Spatial reasoning records

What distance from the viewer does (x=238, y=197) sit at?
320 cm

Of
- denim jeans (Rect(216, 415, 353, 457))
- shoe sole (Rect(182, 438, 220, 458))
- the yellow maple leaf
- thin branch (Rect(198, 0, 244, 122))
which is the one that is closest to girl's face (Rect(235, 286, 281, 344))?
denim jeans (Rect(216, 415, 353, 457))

§ **Work to be completed**: Retype the material above line for line, with no changes.

§ **Response to this exercise**:
What distance from the viewer does (x=238, y=197) sit at?
320 cm

Of
- denim jeans (Rect(216, 415, 353, 457))
- shoe sole (Rect(182, 438, 220, 458))
- the yellow maple leaf
- thin branch (Rect(198, 0, 244, 122))
which is the one that is closest to girl's face (Rect(235, 286, 281, 344))?
denim jeans (Rect(216, 415, 353, 457))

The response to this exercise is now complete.